Проворов приготовился слушать, поудобнее сев в кресло.
IV
– Видишь ли, – продолжал Чигиринский, – в Пруссии теперь царствующий король Фридрих Вильгельм III ненавидит Францию всей душой. Боится ли он республики или органически не выносит характера французов, но только ни за что не хочет согласовать свою политику с видами первого консула Наполеона, а, напротив того, делает все возможное, чтобы противодействовать им. Сам Фридрих особенно умом не выдается, но заслуживает уважения: роскошь он не любит, ведет довольно скромный образ жизни, и немецкие бюргеры довольны им как королем. Политику же, я говорю об иностранной политике, ведет Гаугвиц, человек ума и энергии, стремящийся к величию немецкого народа и желающий добиться его во что бы то ни стало.
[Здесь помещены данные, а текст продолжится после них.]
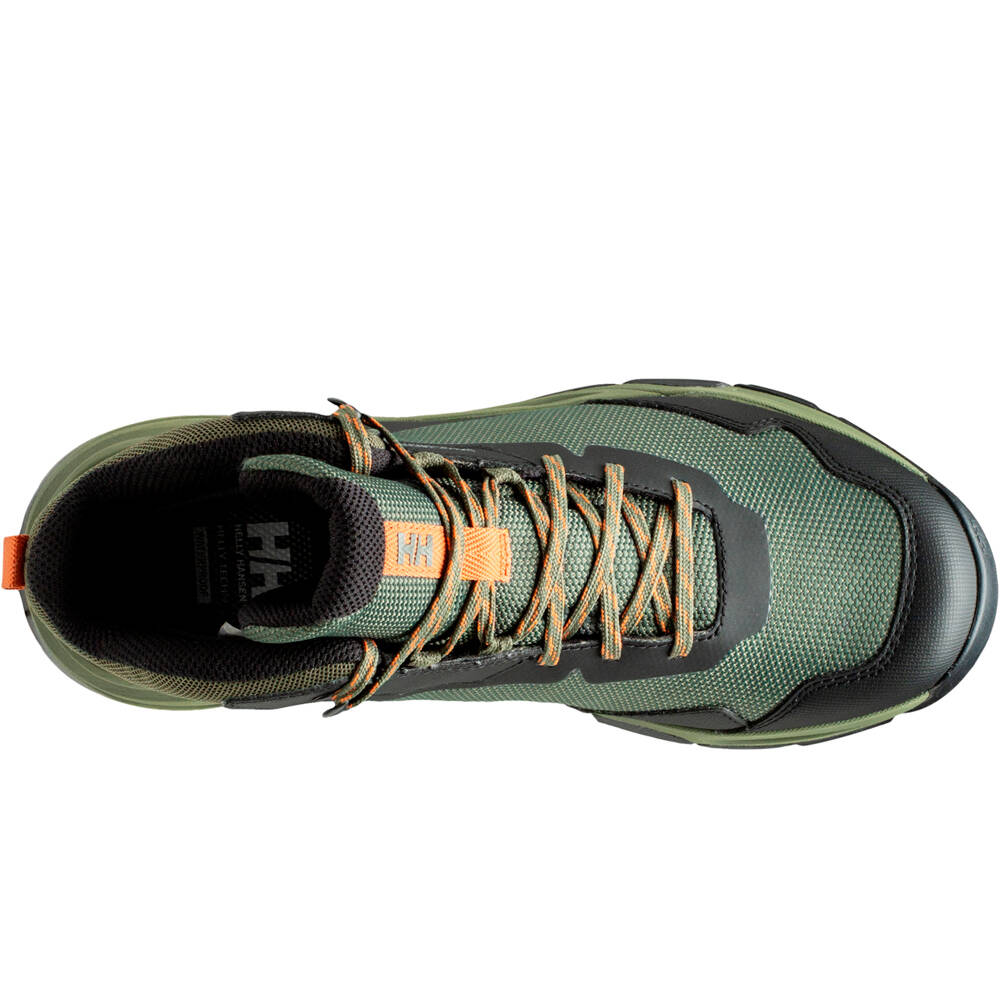 Helly Hansen bota trekking hombre CANYON MID HT VERDE 05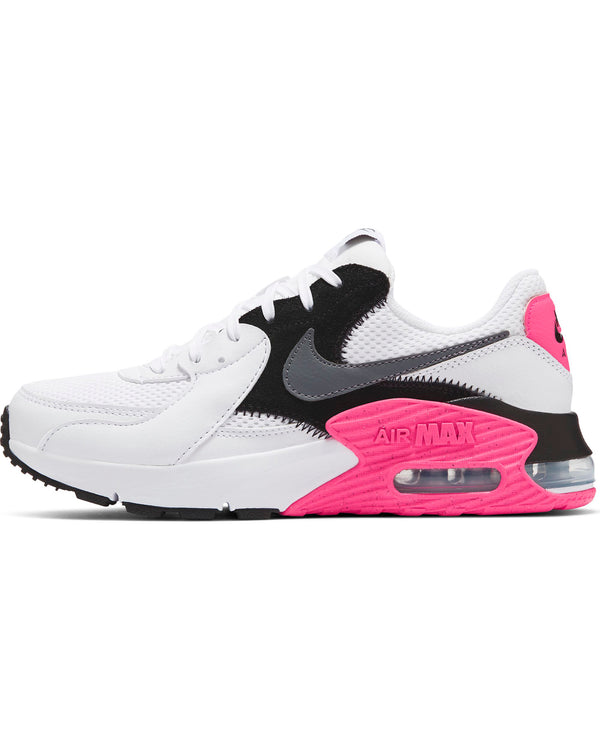 nike white and pink air max
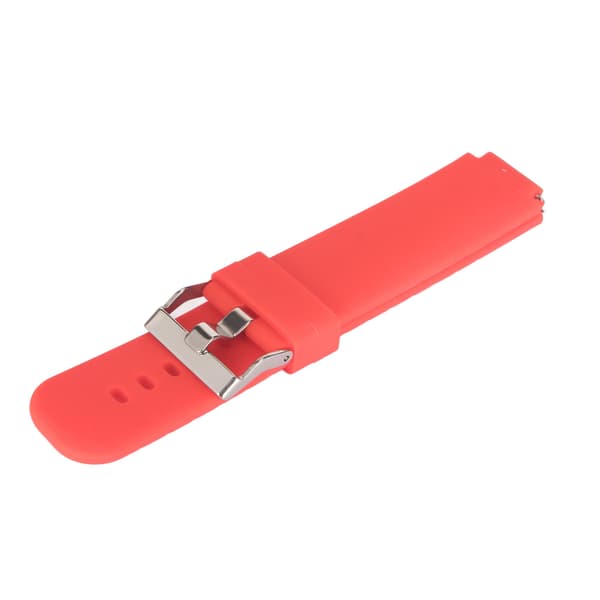 Apple Watch Series 2 Erstatning Myk Silikonrem A1807 Rosa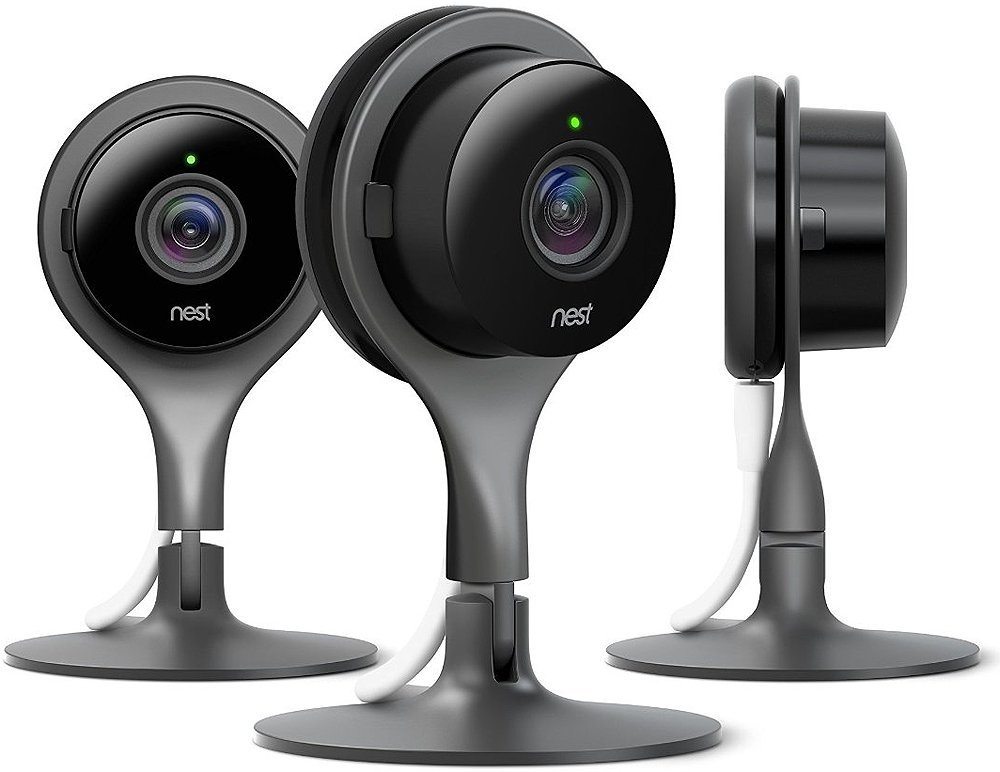 Nest Security Camera, Keep An Eye On What Matters to You, From Anywhere, For Indoor Use, Works with Alexa 1 Nest Security Camera, Keep An Eye On What Matters to You, From Anywhere, For Indoor Use, Works with Alexa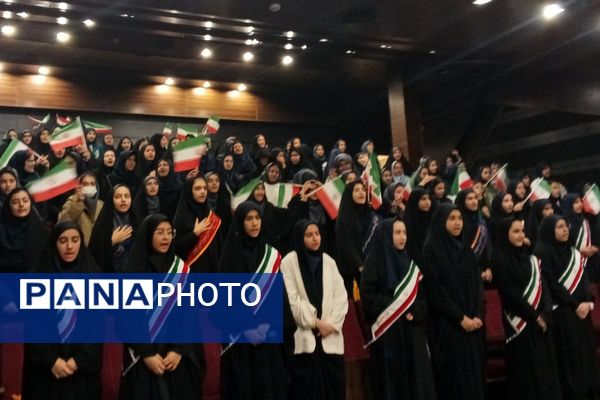 گرامیداشت هفته بسیج و جشنواره مالک اشتر در باغ ملی شهرستان قدس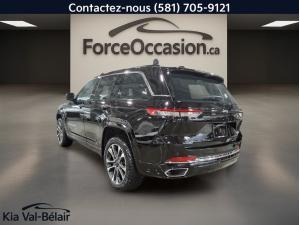 Miniature 13 Jeep Grand Cherokee 4xe Overland * 4X4 * 375Hp * Cuir * Gps * Bi-Zone * Caméra 360° * 2023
Для этого он не будет пренебрегать никакими средствами. Все они воображают, что обязаны продолжать дело Фридриха Великого.
– Вот я думаю иногда, – перебил Проворов, – в чем, собственно, заключается величие этого «великого» Фридриха? Исключительно только в одной удаче. Поистине – можно сказать – везло ему, и больше ничего! Хотя бы взять Семилетнюю войну: кажется, совсем ему была крышка, даже Берлин был занят нами, словом, будто все пропало, и вдруг смерть государыни Елизаветы Петровны. И единственно по капризу Петра Третьего, преклонявшегося перед гением прусского короля, мы кончаем войну, отзываем наши войска из Берлина и восстанавливаем Пруссию во всей ее неприкосновенной прелести!